FINE Gael backbenchers in Limerick “remain unconvinced” by IAG boss Willie Walsh’s charm offensive but have not gone as far as Clare-based senator Tony Mulcahy, who has threatened to resign the party whip if the government agrees to the takeover of Aer Lingus.
Both Deputy Kieran O’Donnell and Deputy Patrick O’Donovan were present for Mr Walsh’s appearance before the Oireachtas transport committee last week.
It was questioning from Deputy O’Donovan that elicited from Mr Walsh a fresh commitment that IAG would legally guarantee Shannon’s existing three daily flights to Heathrow for at least five years.
But this does not go far enough for either of the Limerick TDs, while Deputy O’Donnell was also unimpressed by Mr Walsh’s failure to give adequate assurances on transatlantic services. “Five years is a very short period in the business and tourism cycle. I also asked him about transatlantic and he could give no real, firm commitment in terms of Shannon,” said Deputy O’Donnell.
“I didn’t get the assurances I would have liked in respect of Shannon. I think the risks are very high for us. We have such a large foreign direct investment and indigenous business and tourism base here in the Mid-West. I still have reservations and I remain to be fully convinced,” he said.
Deputy O’Donovan is also not satisfied that the guarantees on Heathrow are of long enough duration.
“Willie Walsh has provided us with detail on his plans for Aer Lingus and how he believes it can fit into IAG. I was glad that when he answered me that he gave specific guarantees to Shannon and Cork, however I would like to see these guarantees for longer than what’s currently on the table,” he said.
But Deputy O’Donovan accepted a key point made by Mr Walsh to the committee, that the five-year guarantee is better than what Shannon currently has.
“It is clear that under the current ownership structure there is no protection for Shannon. We know from when the first 75% of the airline was sold, that Heathrow slots can be moved so if there are guarantees that can be given we need to examine them closely,” he said.
“Aer Lingus tomorrow morning could decide they were going to operate a New York-Heathrow or a Sydney-Heathrow route and there is absolutely nothing anybody can do about it, as we saw before in 2007 when they took them out of Shannon. So the government position in this is very weak and it is about making sure that however weak that position is, that it is maximised to best effect for the economy and the region,” Deputy O’Donovan said.
During the hearing, Mr Walsh repeatedly stressed his belief that Aer Lingus’ Shannon-Heathrow route was turning a profit.
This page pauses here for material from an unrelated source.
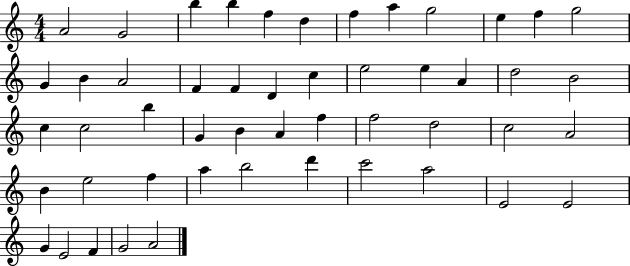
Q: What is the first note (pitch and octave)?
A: A4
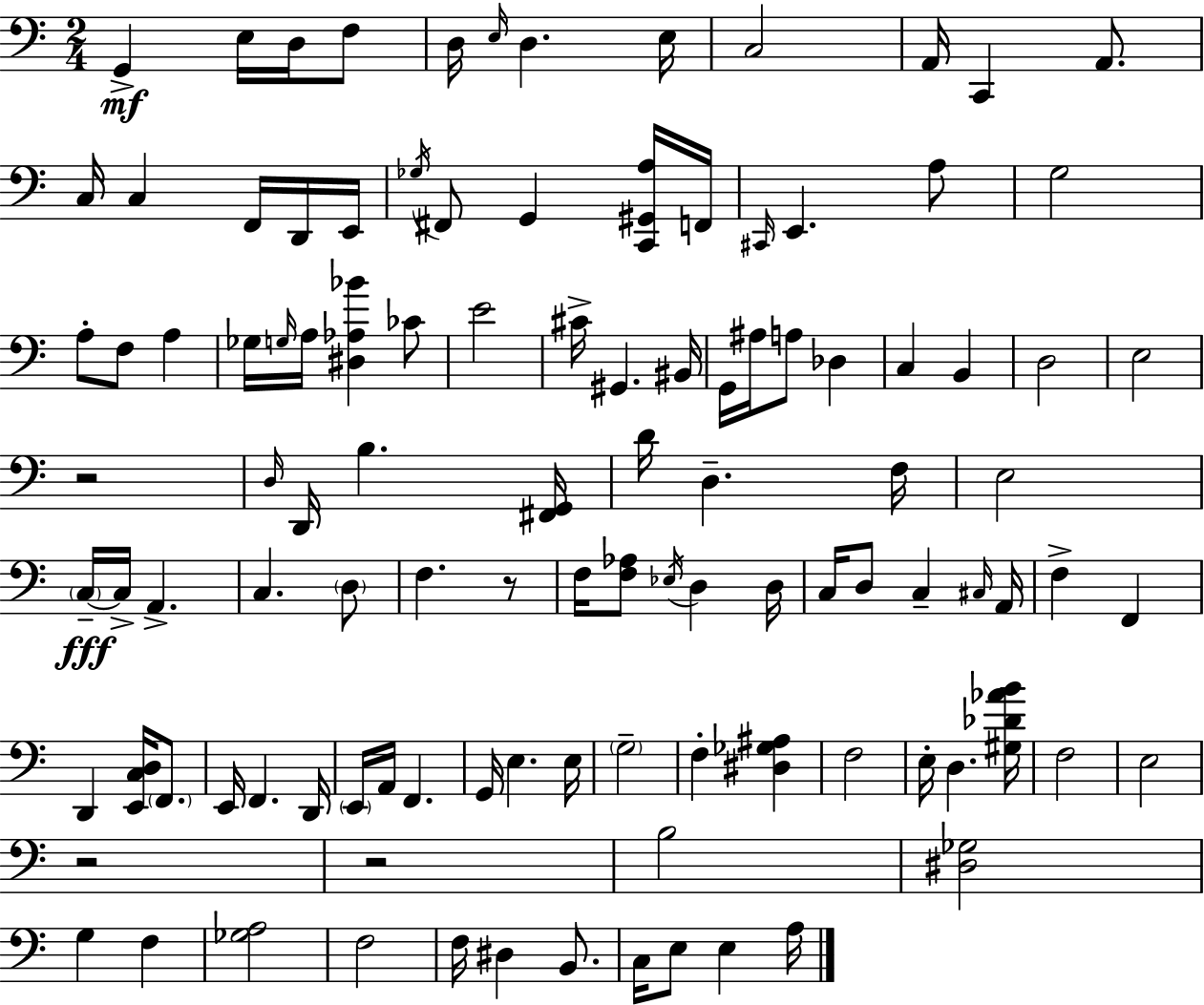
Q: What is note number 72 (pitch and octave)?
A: F2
Around one in every four passengers passing through Shannon is on the Heathrow route, which carried 425,000 people last year and is expected to grow to 450,000 in 2015.
“I am a business person,” said Mr Walsh, “I believe the fundamental benefit one gets is from operating those in a profitable way. I believe they [Shannon and Cork]are profitable today and will continue to be profitable and continue to provide valuable feed [traffic].
“I see no reason why we would not operate services from Shannon and Cork to Heathrow, maintaining the four daily services from Cork and the three daily services from Shannon.”
Amid fears that IAG could reallocate Shannon’s Heathrow slots to busier airports in its global network, Mr Walsh stressed that over 70% of IAG’s Heathrow slots were short-haul and that the company was already in a position to reallocate slots to long haul destinations.
But his efforts to assuage the fears of politicians in the Mid-West have not convinced Senator Mulcahy, who is based in Shannon. He has warned Fine Gael that they cannot rely on his vote if they accept an offer Mr Walsh has promised he will not improve. “I cannot support any proposed sale of Aer Lingus to IAG as the risks are far too great for Shannon Airport, the regional economy, and the people of Clare and the west of Ireland. Should the Government sell its shares to IAG I will resign the party whip,” said Senator Mulcahy.
On his colleague’s threat to quit the party, Deputy O’Donovan said: “I can understand the concern and it is a concern for me myself as I’m from the region. But I think there is a bit to play out in this yet and I don’t think we are anywhere near a handshake.”
Deputy O’Donnell said he had been raising the matter in the Dail, within the parliamentary party and directly with Minister for Transport Paschal Donohoe and he hoped that the government decision would ultimately be informed by the concerns articulated by those representing the Mid-West and the other regions.